====== Given passage

The stomach offers no peculiarities, and the phacelli also agree with those of Charybdea except in having a smaller number of filaments in each tuft. The stomach pockets are not guarded by such well-developed valves as those described for Charybdea, though the valvular nature of the lips of the gastric ostia is indicated and the valvular functions undoubtedly performed. The gastric ostia are smaller (cf. Figs. [7] and [22]), and this makes highly developed valves less necessary. No trace of anything corresponding to mesogonial pockets was noticed.

In the matter of the marginal pockets, however, we find that the agreement with Charybdea is no longer continued. The regions that correspond to the eight marginal pockets of Charybdea are formed, as in that genus, by the coming together of the exumbrella and subumbrella at the sensory niche ([Figs. 25-28]), but each of these regions is subdivided, as it is not in Charybdea, into two marginal pockets, a larger (mp, [Figs. 28-29]) and a smaller (mp´). In this way sixteen marginal pockets are formed as in the Chirodropidæ. Furthermore, as happens in the latter family but does not in the Charybdeidæ, the marginal pockets extend into the velarium. From each of the larger marginal pockets are given off two velar canals, while each of the smaller gives rise to but one short one ([Fig. 18]). [Fig. 30] represents one of the last sections of a Tripedalia cut transversely, in which nothing but the pedalia and the velarium appear, and in it are shown the velar canals (vc), which come from the larger marginal pockets. The velarium appears in four segments because it is drawn upwards in the four perradii by the frenula (see [Fig. 20]). That the canals from the smaller pockets do not appear in the section is due to their shortness and to the fact that they are pulled upwards above the level of the sections by the frenula, together with that portion of the velarium.

============
====== Data for review

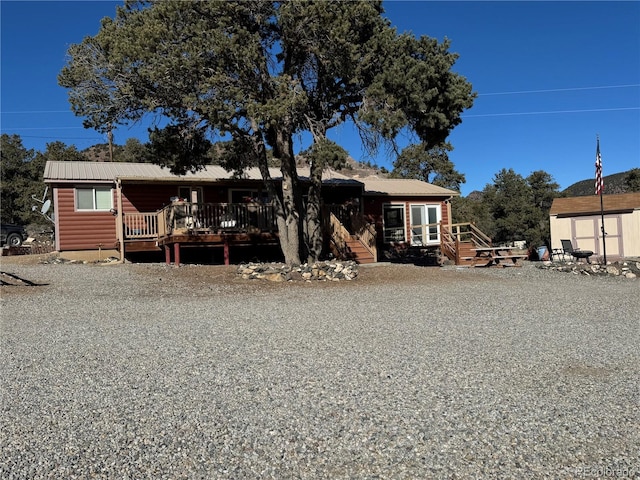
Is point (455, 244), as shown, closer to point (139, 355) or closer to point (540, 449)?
point (139, 355)

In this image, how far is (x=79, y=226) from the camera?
17.9 meters

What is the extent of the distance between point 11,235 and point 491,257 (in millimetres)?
21306

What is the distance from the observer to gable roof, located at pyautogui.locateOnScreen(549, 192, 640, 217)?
23.7 m

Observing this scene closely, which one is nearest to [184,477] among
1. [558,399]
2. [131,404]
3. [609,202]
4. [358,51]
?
[131,404]

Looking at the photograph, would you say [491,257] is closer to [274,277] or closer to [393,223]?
[393,223]

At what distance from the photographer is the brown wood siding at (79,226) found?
17609 millimetres

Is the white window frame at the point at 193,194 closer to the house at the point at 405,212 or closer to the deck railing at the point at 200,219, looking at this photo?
the deck railing at the point at 200,219

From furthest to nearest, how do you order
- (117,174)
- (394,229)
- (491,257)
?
(394,229) → (117,174) → (491,257)

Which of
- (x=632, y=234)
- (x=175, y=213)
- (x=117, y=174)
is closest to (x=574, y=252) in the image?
(x=632, y=234)

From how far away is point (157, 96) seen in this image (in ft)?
41.8

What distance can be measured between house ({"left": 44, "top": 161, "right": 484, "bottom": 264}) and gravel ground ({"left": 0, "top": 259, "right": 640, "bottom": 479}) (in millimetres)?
7043

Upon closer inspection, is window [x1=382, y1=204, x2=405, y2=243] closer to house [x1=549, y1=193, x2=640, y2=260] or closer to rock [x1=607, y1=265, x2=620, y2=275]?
house [x1=549, y1=193, x2=640, y2=260]

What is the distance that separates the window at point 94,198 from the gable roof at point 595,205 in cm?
2057

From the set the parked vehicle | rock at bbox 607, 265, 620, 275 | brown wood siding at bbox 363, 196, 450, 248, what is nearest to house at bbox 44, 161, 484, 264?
brown wood siding at bbox 363, 196, 450, 248
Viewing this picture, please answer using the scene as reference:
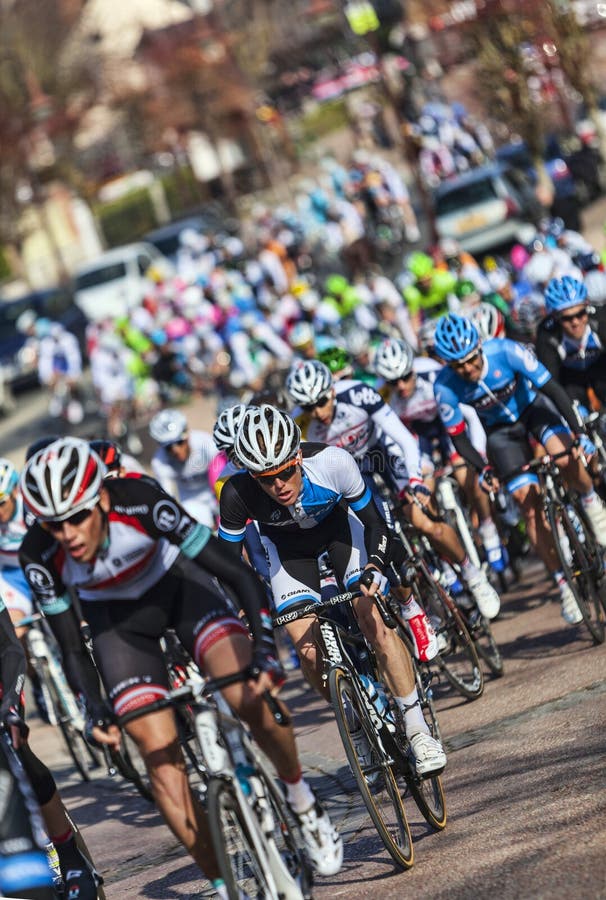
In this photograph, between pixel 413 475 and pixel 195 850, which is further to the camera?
pixel 413 475

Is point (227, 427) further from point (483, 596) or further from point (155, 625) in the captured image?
point (155, 625)

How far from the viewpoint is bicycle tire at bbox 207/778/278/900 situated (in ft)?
18.1

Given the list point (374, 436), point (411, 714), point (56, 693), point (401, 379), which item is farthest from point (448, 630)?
point (56, 693)

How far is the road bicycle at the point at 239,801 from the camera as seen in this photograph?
5.63m

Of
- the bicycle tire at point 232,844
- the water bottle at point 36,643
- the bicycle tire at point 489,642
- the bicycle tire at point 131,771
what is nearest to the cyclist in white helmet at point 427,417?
the bicycle tire at point 489,642

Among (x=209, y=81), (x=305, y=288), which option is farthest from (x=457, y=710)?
(x=209, y=81)

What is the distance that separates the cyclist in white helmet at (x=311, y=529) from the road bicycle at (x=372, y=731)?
0.08m

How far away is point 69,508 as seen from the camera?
577 cm

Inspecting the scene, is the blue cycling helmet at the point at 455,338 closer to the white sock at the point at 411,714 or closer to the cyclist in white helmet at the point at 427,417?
the cyclist in white helmet at the point at 427,417

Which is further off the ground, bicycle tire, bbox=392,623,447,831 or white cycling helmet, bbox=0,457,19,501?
white cycling helmet, bbox=0,457,19,501

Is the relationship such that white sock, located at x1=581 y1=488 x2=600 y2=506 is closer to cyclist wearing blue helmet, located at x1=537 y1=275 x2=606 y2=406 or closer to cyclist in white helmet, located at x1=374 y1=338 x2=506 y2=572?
cyclist in white helmet, located at x1=374 y1=338 x2=506 y2=572

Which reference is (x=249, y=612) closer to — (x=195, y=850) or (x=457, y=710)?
(x=195, y=850)

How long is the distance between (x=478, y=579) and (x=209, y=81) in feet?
134

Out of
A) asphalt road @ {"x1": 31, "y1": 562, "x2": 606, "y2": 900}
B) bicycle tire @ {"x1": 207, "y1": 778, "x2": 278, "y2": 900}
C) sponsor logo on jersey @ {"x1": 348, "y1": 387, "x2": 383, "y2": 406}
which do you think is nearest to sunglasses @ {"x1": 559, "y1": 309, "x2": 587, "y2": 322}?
sponsor logo on jersey @ {"x1": 348, "y1": 387, "x2": 383, "y2": 406}
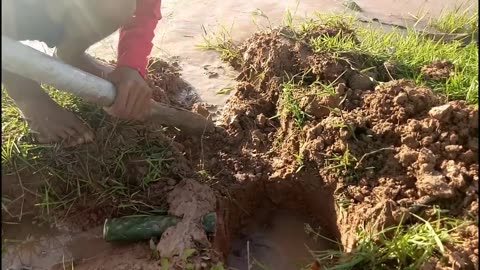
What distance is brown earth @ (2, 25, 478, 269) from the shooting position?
2029mm

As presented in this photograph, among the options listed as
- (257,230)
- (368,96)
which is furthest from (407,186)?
(257,230)

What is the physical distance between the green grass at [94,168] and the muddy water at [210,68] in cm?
13

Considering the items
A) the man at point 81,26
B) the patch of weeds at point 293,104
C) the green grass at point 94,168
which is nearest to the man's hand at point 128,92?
the man at point 81,26

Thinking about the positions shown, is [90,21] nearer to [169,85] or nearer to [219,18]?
[169,85]

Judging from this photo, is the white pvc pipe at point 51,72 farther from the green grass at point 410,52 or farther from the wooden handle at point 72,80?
the green grass at point 410,52

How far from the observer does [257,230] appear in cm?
247

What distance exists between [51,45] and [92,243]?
2.95ft

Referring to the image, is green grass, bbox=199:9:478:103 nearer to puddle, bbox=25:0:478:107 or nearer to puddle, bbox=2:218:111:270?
puddle, bbox=25:0:478:107

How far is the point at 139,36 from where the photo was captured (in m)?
2.23

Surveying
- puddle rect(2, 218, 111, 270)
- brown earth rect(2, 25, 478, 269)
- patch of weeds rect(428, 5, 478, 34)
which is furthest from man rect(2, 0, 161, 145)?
patch of weeds rect(428, 5, 478, 34)

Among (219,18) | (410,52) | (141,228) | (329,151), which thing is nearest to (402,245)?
(329,151)

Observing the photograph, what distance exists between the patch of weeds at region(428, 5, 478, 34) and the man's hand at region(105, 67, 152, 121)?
5.85 ft

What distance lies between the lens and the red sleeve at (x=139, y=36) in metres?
2.21

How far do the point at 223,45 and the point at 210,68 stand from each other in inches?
6.9
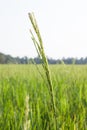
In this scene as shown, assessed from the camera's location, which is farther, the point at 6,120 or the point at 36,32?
the point at 6,120

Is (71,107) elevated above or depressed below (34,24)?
below

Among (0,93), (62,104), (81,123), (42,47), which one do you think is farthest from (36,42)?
(0,93)

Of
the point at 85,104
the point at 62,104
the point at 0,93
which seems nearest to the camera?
the point at 62,104

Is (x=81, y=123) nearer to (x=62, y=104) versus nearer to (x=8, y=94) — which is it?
(x=62, y=104)

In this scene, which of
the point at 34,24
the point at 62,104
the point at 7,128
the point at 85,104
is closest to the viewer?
the point at 34,24

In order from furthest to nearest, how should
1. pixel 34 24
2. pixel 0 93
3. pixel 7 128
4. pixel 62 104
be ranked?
pixel 0 93, pixel 62 104, pixel 7 128, pixel 34 24

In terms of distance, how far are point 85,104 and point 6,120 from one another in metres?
0.89

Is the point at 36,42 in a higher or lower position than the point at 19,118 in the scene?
higher

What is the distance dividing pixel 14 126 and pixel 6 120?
0.11m

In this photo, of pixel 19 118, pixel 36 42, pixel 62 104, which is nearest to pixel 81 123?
pixel 19 118

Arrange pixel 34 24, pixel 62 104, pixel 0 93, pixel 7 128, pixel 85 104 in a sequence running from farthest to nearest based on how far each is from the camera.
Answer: pixel 0 93, pixel 85 104, pixel 62 104, pixel 7 128, pixel 34 24

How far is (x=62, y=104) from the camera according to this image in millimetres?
2316

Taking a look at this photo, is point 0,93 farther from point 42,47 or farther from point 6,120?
point 42,47

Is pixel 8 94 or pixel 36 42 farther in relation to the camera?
pixel 8 94
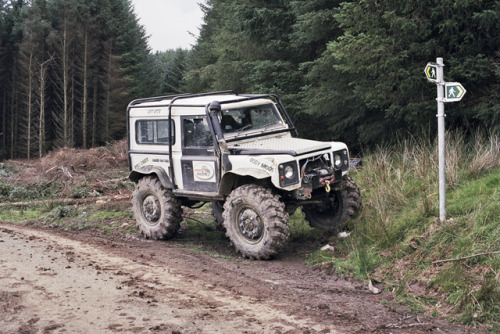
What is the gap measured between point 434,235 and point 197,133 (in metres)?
4.32

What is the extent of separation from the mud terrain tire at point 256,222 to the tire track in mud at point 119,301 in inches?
49.9

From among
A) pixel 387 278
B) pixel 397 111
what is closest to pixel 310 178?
pixel 387 278

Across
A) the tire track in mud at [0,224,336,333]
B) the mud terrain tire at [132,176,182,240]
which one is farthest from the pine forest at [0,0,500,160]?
the tire track in mud at [0,224,336,333]

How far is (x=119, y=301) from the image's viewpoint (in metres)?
6.53

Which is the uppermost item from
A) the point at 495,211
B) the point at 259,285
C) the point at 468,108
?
the point at 468,108

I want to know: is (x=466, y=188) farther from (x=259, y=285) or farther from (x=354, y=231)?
(x=259, y=285)

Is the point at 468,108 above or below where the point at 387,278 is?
above

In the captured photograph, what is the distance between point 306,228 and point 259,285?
324 centimetres

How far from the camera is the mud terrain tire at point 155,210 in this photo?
1012cm

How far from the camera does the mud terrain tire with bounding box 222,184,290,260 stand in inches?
321

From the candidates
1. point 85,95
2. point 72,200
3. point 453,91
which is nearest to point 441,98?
point 453,91

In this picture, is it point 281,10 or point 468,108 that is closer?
point 468,108

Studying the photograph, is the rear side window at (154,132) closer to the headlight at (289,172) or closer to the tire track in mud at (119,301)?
the tire track in mud at (119,301)

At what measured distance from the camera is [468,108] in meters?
12.1
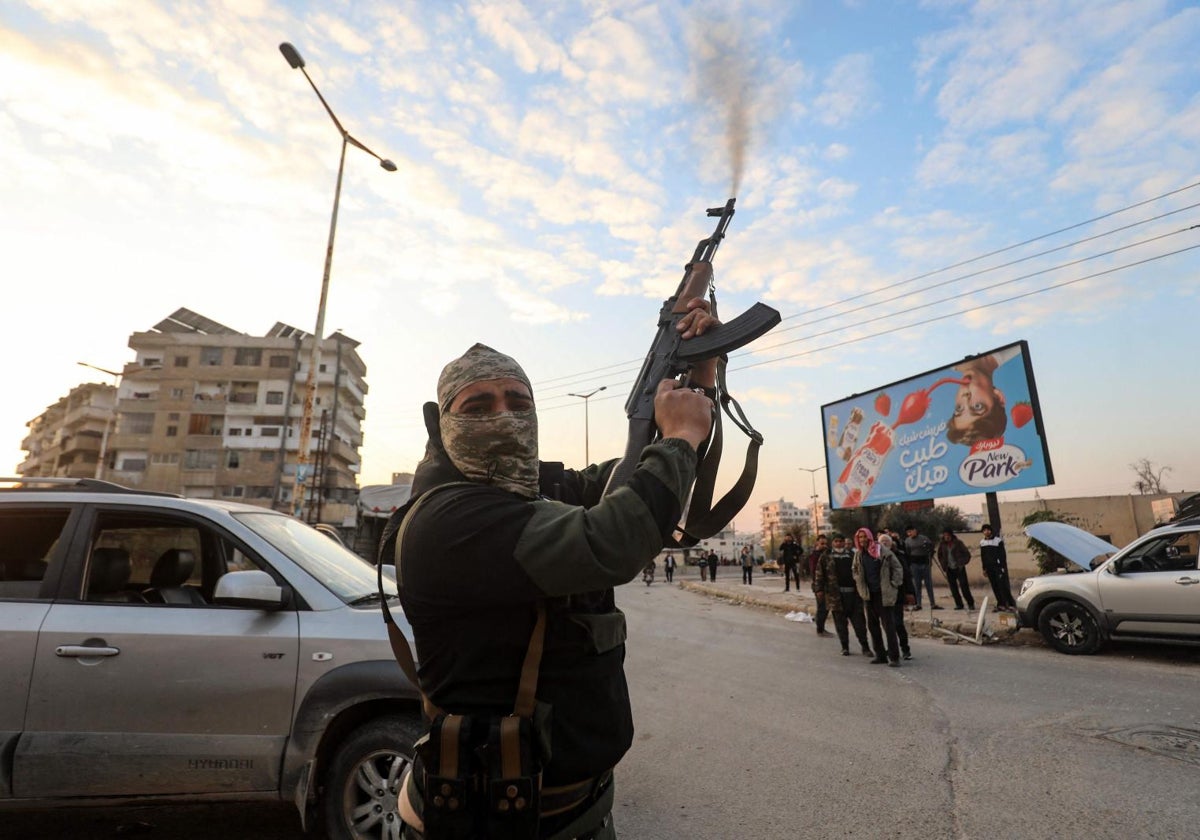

============

■ **Activities**:
a) Answer these from the Tripedalia passage:
(i) How do the gastric ostia compare in size with those of Charybdea?
(ii) How many marginal pockets are formed in all?
(iii) How many velar canals are given off from each of the larger marginal pockets?
b) Repeat a section of the Tripedalia passage word for word, starting at "The stomach offers" and ending at "pockets was noticed.".
c) Proceed with the Tripedalia passage from the point where it stops.

■ **Answer set**:
a)
(i) They are smaller.
(ii) Sixteen.
(iii) Two.

b)
The stomach offers no peculiarities, and the phacelli also agree with those of Charybdea except in having a smaller number of filaments in each tuft. The stomach pockets are not guarded by such well-developed valves as those described for Charybdea, though the valvular nature of the lips of the gastric ostia is indicated and the valvular functions undoubtedly performed. The gastric ostia are smaller (cf. Figs. [7] and [22]), and this makes highly developed valves less necessary. No trace of anything corresponding to mesogonial pockets was noticed.

c)
The smaller velar canals, a pair in each perradius, seem to have in the males some function in connection with the storing of matured spermatozoa. In specimens with ripe testes they are very often found crowded to distension with spermatozoa, while the other velar canals may or may not contain them, and generally do not. The epithelium lining them is, like that of the others, composed of columnar cells higher on the wall turned toward the bell cavity than on that turned towards the exterior, but otherwise not specially differentiated. I searched in vain for any trace of opening by which the spermatozoa might gain the exterior. [Fig. 29] shows another point which may be mentioned in passing, namely, that the canal of each of the three tentacles opens into the peripheral gastro-vascular system independently. The central tentacle of each group is the homologue of the single tentacle of Charybdea, and is formed in Tripedalia before the two lateral tentacles appear. Its communication with the peripheral pocket system is higher up than the openings of the lateral tentacles, so that in the section drawn the latter are just beginning to be indicated (ct´).

It remains only to speak of the reproductive organs of Tripedalia. The sexes are separate in this form also, and ovaries and testes have the same structure as is found in other Cubomedusæ. The development of floating masses of cells in the females, however, is a feature which, so far as I know, has not been observed before. These masses, of which a small one is represented in section by [Fig. 71], are apparently developed along with the eggs, and repeat the structure of the ovary to all intents the same as if they were various-sized fragments of it broken loose. They consist mostly of high, columnar epithelial cells surrounding a few central cells and showing here and there a nettle cell just as the reproductive organ does. The epithelial cells differ from those of the ovary in containing one or more large vacuoles, and this vacuolation increases as the embryos, among which the masses float, develop. The idea naturally suggests itself, therefore, that they serve for nourishing and perhaps for protecting the embryos while they are developing in the stomach pockets of the mother individual.